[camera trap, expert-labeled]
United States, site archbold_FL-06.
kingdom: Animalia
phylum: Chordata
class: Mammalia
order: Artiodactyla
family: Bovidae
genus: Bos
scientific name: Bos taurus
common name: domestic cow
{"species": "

------------------------------

:: YOUR TASK ::
What you write must match the records above exactly, line for line.

:: SOLUTION TO THIS TASK ::
[camera trap, expert-labeled]
United States, site archbold_FL-06.
kingdom: Animalia
phylum: Chordata
class: Mammalia
order: Artiodactyla
family: Bovidae
genus: Bos
scientific name: Bos taurus
common name: domestic cow
{"species": "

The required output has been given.